(Excerpted passage):
════════════════

6. The first to ninth respondents shall pay the applicant’s costs jointly and severally the one paying the others to be observed on an attorney client scale.”


Background facts

This application is aimed at the restoration of applicant’s peaceful and undisturbed possession and occupation of KOODOO 10 gold …..claim and for a prohibitory order, barring the first to ninth respondents and their agents from interfering with applicant’s peaceful and undisturbed mining activities at KOODOO 10 gold ….claim in Chitiyo Village MakahaMudzi District following the grant of an order by Manyangadze J on 8 August 2023. The detailed facts of this matter not only make a sad reading but also reveal an alarming behaviour by the respondents, especially the members of the MUNYORO FAMILY.

In order to fully appreciate my point, it is instructive to gave a precise of the matter. The applicant is the 60% beneficiary owner and holder of rights and interests in a mining location registered under 14778 and known as KOODOO 10 Mine situate in the District of Mudzi. Applicant has a valid and binding partnership agreement with one John Nkomo in respect of KOODOO 10 mine. The agreement is duly registered with the office of the tenth respondent. In terms of the said agreement, the applicant exercises rights on the mine registered in John Nkomo’s name under certificate of registration No. 14778.

At all material times, the applicant was in peaceful and undisturbed possession of KOODOO 10 mine until its workers and management were despoiled by the first to third respondents on 6 June 2023. Thereafter the matter proceeded as follows;

  1. An urgent chamber application for a spoliation order was file don 9 June 2023 under case no. HC 3805/23. Matter was set down before Chinamora J on 19 June 2023.

  2. The first to third respondents defaulted the hearing and the court granted a order for a spoliation wherein the first to third respondents and their agents to restore undisturbed use, possession and control of KOODOO 10 mine to the applicant and further barred and prohibited the first to third respondents from interfering with applicant’s mining operations at KOODOO 10.

  3. Unhappy with this order, first to forth respondents filed an application for rescission of judgment under HC 4256/23 on 28 June 2023. Respondents claimed that there was a boundary dispute between KOODOO 10 mine and their own mine which is registered under their family syndicate called Munyoro Mining Syndicate Registry No 42792.

  4. On the same day (28 June 2023). First to fourth respondents filed an urgent chamber application requesting the court to stay execution of the order granted by Chinamhora J pending the hearing of their application for rescission.

  5. Rescission was granted by Mungwari J by the consent of the parties because of the need to interrogate what fourth respondent alleged as a boundary dispute between its KOODOO mine and KOODOO 10 mine. The matter was subsequently allocated to Justice Manyangadze and parties appeared before him on 18 July 2023.

  6. By consent of the parties, the court ordered a case management and disposal process as follows;

  1. Parties were to carry out mines visit at KOODOO 10 and at what fourth respondent considered to be its KOODOO mine under the supervision of the tenth respondent.

  2. The parties were given timelines to file their papers and come back to court on 8 August 2023 for the disposal of the matter.

════════════════

(Questions):
1. According to the court judgment, what share of KOODOO 10 Mine does the applicant own as beneficiary owner?
2. Carry the court judgment forward from its last sentence.

(Short descriptive text snippets):
════════════════

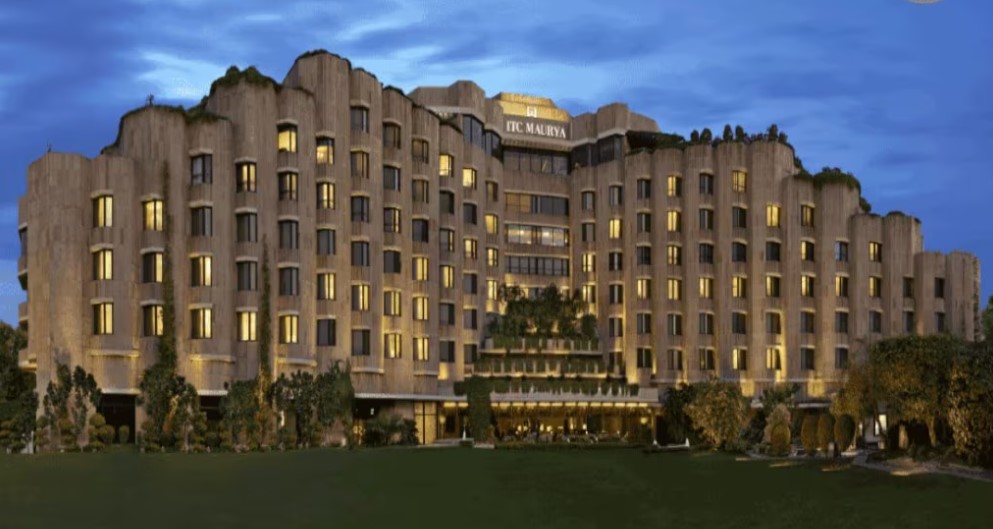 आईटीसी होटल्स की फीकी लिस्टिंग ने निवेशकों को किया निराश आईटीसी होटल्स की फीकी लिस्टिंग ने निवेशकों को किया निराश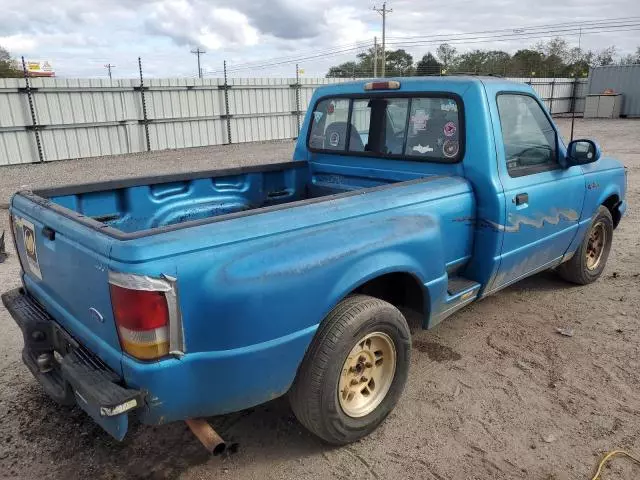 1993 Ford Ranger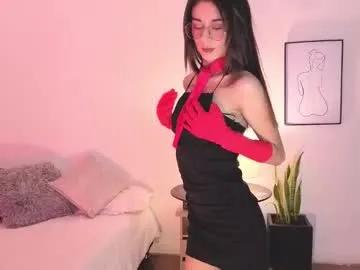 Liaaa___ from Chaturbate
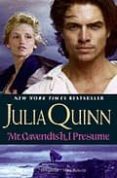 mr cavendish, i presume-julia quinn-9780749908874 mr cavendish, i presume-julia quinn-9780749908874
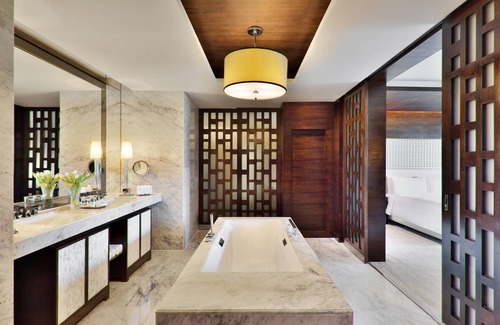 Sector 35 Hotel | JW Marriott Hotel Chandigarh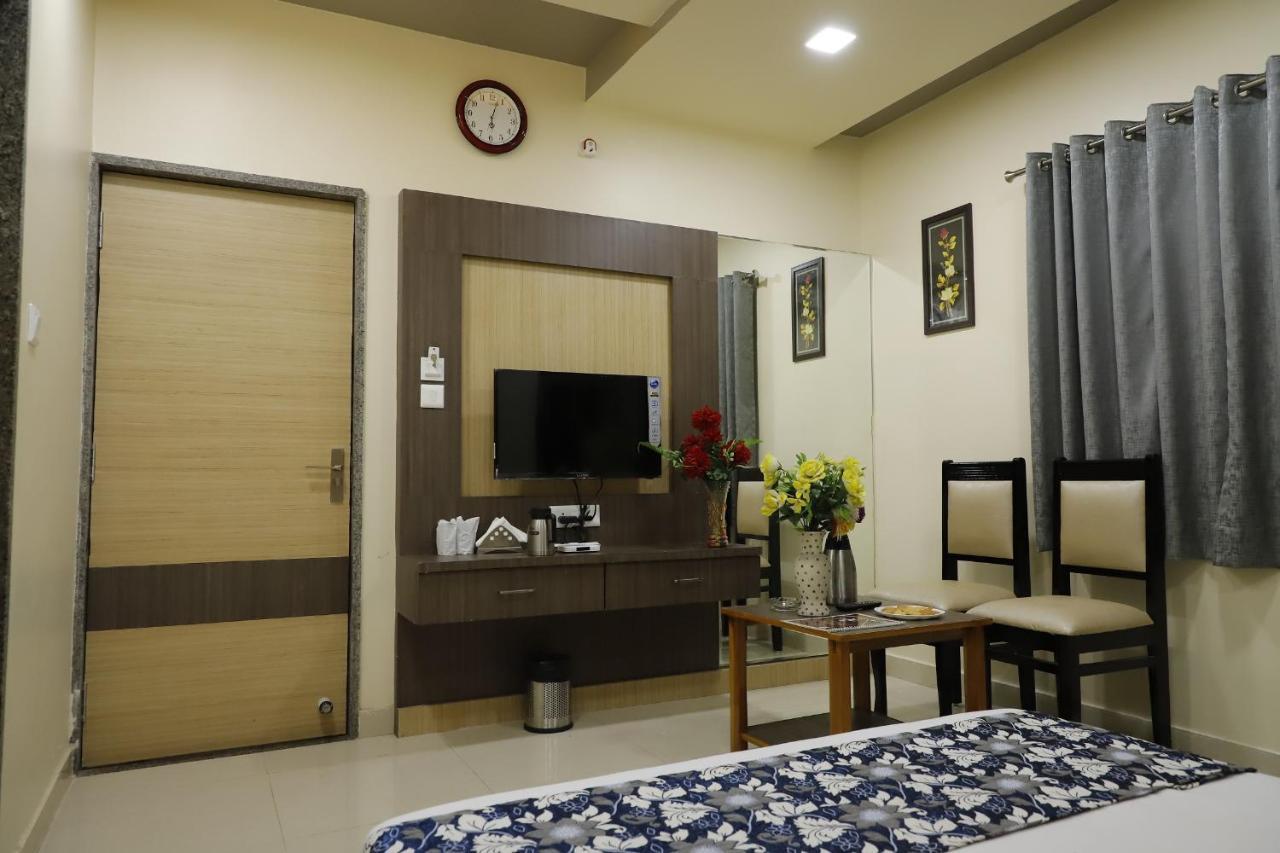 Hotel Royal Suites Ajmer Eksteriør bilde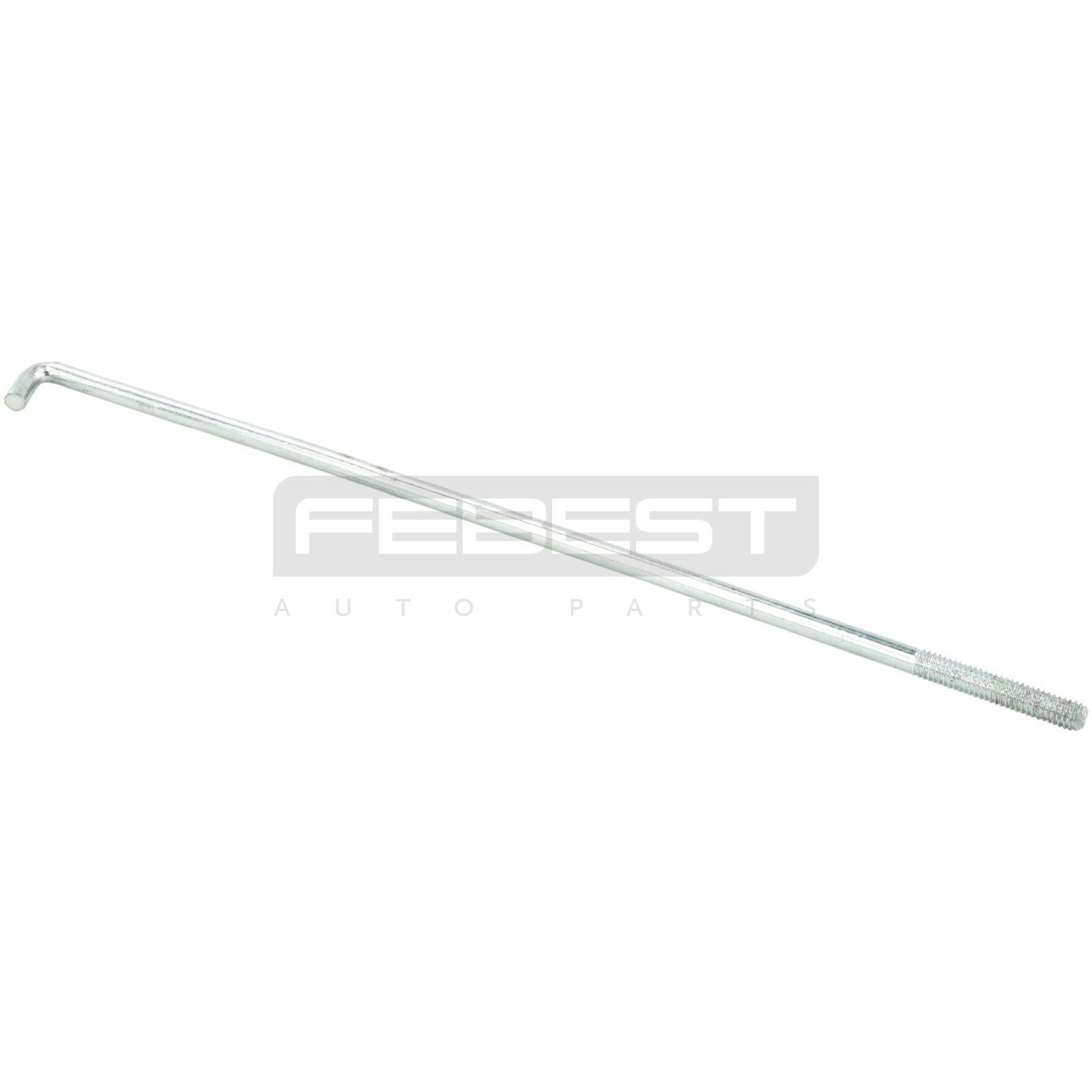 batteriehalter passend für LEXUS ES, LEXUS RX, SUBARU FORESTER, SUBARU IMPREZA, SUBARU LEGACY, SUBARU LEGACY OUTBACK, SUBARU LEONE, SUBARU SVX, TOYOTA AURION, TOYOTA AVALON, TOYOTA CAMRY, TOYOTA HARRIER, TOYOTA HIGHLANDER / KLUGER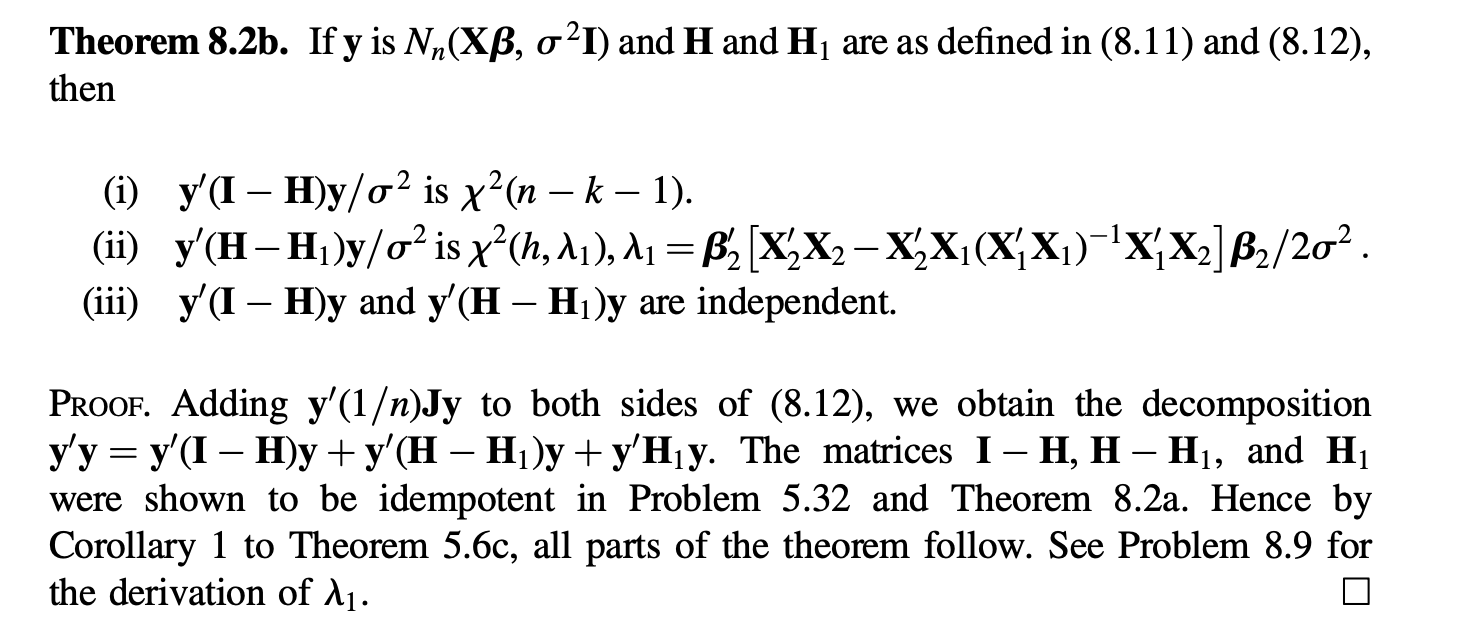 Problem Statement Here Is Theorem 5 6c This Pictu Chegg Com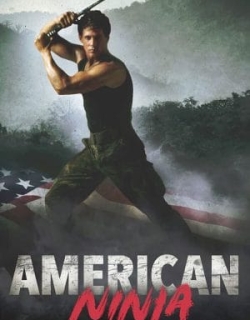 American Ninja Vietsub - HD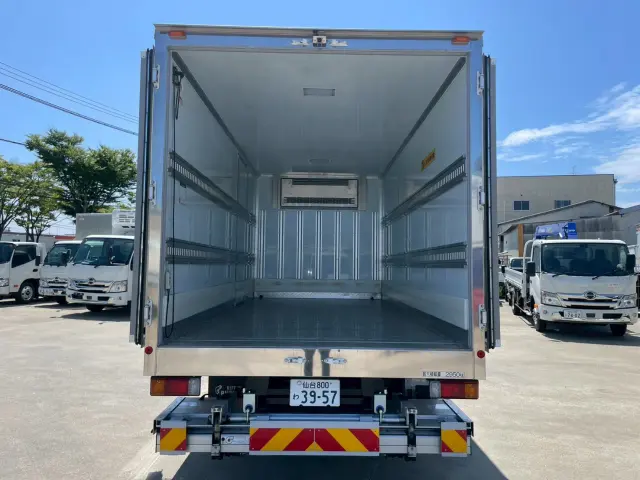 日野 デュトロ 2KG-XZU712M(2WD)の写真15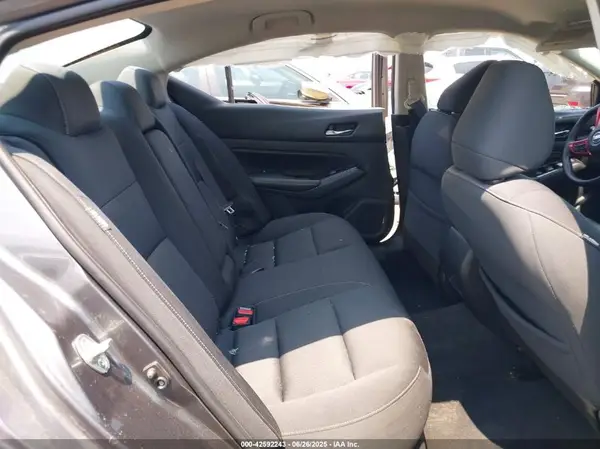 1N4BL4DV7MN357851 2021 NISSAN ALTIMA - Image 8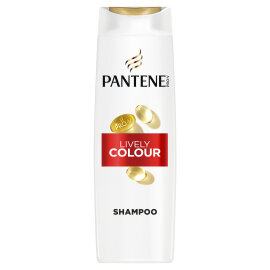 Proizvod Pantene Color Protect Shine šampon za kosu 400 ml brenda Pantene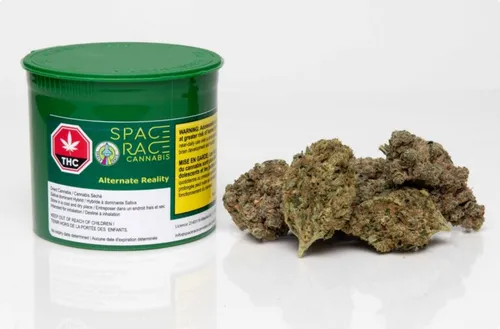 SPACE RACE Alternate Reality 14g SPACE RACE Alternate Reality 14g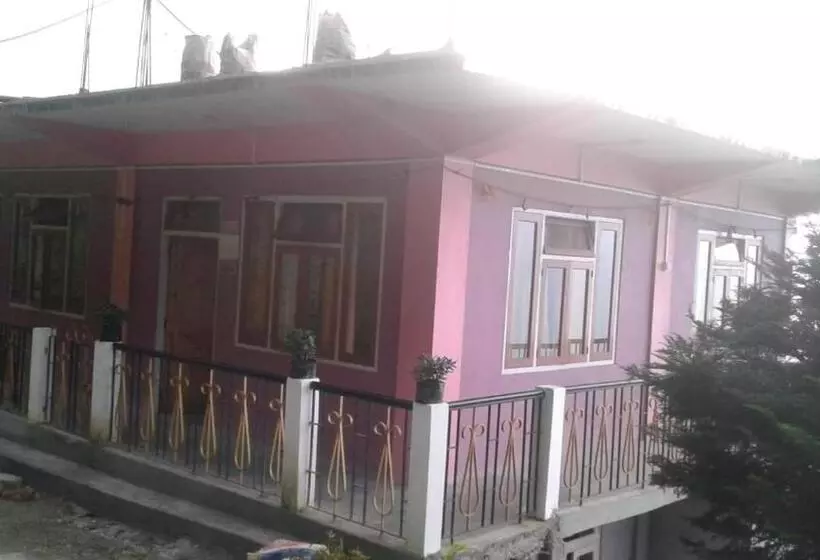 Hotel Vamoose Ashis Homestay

════════════════

(Answers to the problems):
1. The applicant is the 60% beneficiary owner.

2.
  1. The mine visit of 25 July 2023 was carried out in the presence of the entire Munyoro family members with first to third respondents representing the fourth respondent. This was so as the issue was essentially a boundary dispute between fourth respondent’s KOODOO mine and KOODOO 10 mine.

  2. Not surprisingly, the first to the fourth respondents defaulted the hearing before Manyangadze J, just as they did before Chinamora J. Their legal practitioner renounced agency at the doorstep of the court citing alleged failure to receive instructions from the first to the fourth respondents. The first to sixth respondents were at all material times aware of the directive by Justice Manyangadze to appear before him on 8 August 2023.

  3. On 8 August 2023, Manyangadze J granted an order in favour of the application in the following terms:

“1. The application for a spoliation order be and is hereby granted.

2. The first, second and third respondents be and are hereby ordered to restore to the applicant and its agents the undisturbed use, possession and control of KOODOO 10 mine in Mudzi District.

3. The first, second and third respondents and any person claiming any right through them be and are hereby barred and prohibited from approaching the said mine site and disturbing any operations there of whether directly or indirectly.

4. The Sheriff of the High Court of Zimbabwe and/or any duly attested members of the ZRP be and are hereby ordered to ensure compliance by the first, second and third respondents and their agents with the terms of this order as set out in para 1 – 3 above.

5. The first, second and third respondents shall pay the applicant’s costs jointly and severally the one paying the others to be absolved on the ordinary scale.”

10. The order by Manyangadze J remains extant to date. On 20 September 2023, first to fourth respondents filed an application for rescission of judgment arguing that they were not advised by their lawyer of the set down date of 8 August 2023. Respondents (ie first to sixth respondents) unsuccessfully attempted to stay Manyangadze J’s order -see HCH 6497/23.

11. Notwithstanding the above first to sixth respondents ganged up with the seventh to ninth respondents who brought in over 30 bouncers to KOODOO 10 mine where they are now operating 24 hours a day in illegal mining. They scaled down the perimeter fence erected around the mine operational site. Stationed at KOODOO 10 mine was a ZANU PF marked black Ford Ranger double cab Reg No AFX 1471 that was being driven by the seventh respondent and used by first to ninth respondents for operational purposes.

12. The applicant then filed this application on 20 October 2023.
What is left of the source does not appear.